--- Records shown Enclosed Below ---

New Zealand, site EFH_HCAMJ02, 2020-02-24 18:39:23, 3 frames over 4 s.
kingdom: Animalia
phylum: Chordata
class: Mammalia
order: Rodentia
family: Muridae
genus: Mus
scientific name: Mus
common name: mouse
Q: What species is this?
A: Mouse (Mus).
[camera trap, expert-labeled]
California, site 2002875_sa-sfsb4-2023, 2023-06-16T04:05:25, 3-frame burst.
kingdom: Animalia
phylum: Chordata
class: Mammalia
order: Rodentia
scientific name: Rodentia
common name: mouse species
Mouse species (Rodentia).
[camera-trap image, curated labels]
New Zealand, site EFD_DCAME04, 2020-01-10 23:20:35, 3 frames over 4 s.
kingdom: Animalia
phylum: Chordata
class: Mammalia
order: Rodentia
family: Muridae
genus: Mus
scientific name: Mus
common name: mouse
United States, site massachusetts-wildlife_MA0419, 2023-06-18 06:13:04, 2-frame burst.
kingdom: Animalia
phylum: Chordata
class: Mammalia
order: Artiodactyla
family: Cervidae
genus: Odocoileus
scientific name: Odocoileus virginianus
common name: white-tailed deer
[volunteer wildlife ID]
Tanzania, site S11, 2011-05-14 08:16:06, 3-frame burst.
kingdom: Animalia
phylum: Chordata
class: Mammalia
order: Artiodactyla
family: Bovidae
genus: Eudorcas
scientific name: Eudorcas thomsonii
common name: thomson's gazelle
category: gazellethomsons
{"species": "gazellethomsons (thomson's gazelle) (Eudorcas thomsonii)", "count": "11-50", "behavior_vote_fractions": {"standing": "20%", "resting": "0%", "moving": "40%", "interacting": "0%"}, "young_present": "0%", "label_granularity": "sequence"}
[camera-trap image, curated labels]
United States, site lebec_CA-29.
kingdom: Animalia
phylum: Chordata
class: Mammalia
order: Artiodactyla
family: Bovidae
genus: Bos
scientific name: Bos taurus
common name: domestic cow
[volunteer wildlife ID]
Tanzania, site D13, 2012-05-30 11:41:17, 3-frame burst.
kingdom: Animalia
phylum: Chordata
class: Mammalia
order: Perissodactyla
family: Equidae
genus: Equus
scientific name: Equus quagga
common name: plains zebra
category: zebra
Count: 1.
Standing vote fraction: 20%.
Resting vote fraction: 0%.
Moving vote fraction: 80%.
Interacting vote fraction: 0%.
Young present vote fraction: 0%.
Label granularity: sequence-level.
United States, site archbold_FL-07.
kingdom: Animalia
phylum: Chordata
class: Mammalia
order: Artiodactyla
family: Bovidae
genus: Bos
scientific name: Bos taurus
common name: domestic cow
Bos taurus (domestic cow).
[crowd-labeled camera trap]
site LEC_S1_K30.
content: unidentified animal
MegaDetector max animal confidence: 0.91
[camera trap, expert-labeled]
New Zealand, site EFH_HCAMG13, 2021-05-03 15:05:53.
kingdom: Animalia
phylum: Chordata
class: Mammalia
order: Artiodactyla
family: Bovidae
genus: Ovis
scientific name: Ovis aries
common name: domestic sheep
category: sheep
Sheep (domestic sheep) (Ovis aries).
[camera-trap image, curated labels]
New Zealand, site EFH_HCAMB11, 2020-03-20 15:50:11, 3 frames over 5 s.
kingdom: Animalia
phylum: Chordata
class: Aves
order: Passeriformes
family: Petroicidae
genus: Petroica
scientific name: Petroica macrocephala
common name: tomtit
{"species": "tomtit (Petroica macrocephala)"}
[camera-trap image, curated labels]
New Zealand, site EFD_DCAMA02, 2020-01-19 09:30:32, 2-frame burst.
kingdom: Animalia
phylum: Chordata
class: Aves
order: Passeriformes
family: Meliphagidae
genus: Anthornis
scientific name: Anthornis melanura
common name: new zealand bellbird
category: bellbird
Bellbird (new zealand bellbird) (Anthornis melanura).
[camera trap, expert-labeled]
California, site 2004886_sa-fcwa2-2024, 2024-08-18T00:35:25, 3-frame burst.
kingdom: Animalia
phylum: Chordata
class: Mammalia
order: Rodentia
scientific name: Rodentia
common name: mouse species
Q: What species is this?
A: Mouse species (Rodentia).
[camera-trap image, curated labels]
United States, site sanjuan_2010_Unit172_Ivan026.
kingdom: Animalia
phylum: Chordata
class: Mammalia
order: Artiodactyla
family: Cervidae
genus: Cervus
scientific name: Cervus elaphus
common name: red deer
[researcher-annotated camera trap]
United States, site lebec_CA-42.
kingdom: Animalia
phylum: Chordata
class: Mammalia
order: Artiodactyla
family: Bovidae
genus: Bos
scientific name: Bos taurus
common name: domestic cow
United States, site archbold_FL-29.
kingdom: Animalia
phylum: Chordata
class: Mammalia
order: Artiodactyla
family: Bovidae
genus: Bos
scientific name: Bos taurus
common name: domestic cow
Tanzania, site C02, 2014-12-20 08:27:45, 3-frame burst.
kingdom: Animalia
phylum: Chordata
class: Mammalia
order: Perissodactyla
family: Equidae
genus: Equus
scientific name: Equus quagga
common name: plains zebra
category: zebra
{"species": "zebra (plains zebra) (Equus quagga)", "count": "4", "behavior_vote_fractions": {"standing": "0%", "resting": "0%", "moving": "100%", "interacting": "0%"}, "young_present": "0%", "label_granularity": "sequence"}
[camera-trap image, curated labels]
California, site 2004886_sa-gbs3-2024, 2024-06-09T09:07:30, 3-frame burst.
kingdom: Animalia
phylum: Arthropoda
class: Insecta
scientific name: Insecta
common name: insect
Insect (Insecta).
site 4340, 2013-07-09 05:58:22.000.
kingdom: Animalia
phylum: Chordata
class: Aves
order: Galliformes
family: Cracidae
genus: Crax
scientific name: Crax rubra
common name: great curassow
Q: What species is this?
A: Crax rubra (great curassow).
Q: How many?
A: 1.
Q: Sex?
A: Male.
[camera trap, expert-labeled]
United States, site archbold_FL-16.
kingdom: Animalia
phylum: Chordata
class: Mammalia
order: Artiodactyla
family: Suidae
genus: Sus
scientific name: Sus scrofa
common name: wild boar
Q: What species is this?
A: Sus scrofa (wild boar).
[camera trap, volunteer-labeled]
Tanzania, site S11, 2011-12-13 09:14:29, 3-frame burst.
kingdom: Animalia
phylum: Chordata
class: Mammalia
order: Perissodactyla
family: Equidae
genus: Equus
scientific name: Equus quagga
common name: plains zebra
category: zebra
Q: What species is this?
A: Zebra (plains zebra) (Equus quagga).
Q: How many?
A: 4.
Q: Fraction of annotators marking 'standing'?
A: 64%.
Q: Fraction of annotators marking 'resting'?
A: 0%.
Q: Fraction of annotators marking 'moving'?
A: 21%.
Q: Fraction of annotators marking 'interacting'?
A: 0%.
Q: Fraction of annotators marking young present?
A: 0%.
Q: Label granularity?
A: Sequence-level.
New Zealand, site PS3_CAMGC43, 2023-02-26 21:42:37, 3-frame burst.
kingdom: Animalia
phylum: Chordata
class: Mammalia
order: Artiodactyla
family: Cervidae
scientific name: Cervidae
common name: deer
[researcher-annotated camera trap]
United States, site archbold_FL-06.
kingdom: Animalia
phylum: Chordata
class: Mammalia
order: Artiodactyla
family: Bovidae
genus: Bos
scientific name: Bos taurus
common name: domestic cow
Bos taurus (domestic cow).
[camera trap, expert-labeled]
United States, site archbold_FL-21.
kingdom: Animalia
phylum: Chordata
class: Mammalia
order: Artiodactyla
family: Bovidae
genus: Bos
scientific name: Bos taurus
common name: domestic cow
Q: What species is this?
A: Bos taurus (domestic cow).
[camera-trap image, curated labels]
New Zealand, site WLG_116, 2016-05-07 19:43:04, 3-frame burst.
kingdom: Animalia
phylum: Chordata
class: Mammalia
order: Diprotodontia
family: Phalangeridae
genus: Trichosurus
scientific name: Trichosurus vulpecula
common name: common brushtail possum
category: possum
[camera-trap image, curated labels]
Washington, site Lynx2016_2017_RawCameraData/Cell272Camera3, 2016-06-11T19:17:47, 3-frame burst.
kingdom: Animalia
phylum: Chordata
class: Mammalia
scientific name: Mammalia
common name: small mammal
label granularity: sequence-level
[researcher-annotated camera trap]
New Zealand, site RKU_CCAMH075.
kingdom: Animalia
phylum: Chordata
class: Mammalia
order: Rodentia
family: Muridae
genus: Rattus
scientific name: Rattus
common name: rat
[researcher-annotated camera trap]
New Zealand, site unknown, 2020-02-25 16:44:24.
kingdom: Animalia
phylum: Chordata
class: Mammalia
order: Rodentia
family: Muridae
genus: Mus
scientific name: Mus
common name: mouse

--- End of Enclosed Records shown ---

- [Your instructions]:
Copy the records above exactly, beginning at the line that contains "New Zealand, site EFH_HCAMB11, 2020-03-20" and stopping after the line that contains "common name: red deer".

- [Exercise solution]:
New Zealand, site EFH_HCAMB11, 2020-03-20 15:50:11, 3 frames over 5 s.
kingdom: Animalia
phylum: Chordata
class: Aves
order: Passeriformes
family: Petroicidae
genus: Petroica
scientific name: Petroica macrocephala
common name: tomtit
{"species": "tomtit (Petroica macrocephala)"}
[camera-trap image, curated labels]
New Zealand, site EFD_DCAMA02, 2020-01-19 09:30:32, 2-frame burst.
kingdom: Animalia
phylum: Chordata
class: Aves
order: Passeriformes
family: Meliphagidae
genus: Anthornis
scientific name: Anthornis melanura
common name: new zealand bellbird
category: bellbird
Bellbird (new zealand bellbird) (Anthornis melanura).
[camera trap, expert-labeled]
California, site 2004886_sa-fcwa2-2024, 2024-08-18T00:35:25, 3-frame burst.
kingdom: Animalia
phylum: Chordata
class: Mammalia
order: Rodentia
scientific name: Rodentia
common name: mouse species
Q: What species is this?
A: Mouse species (Rodentia).
[camera-trap image, curated labels]
United States, site sanjuan_2010_Unit172_Ivan026.
kingdom: Animalia
phylum: Chordata
class: Mammalia
order: Artiodactyla
family: Cervidae
genus: Cervus
scientific name: Cervus elaphus
common name: red deer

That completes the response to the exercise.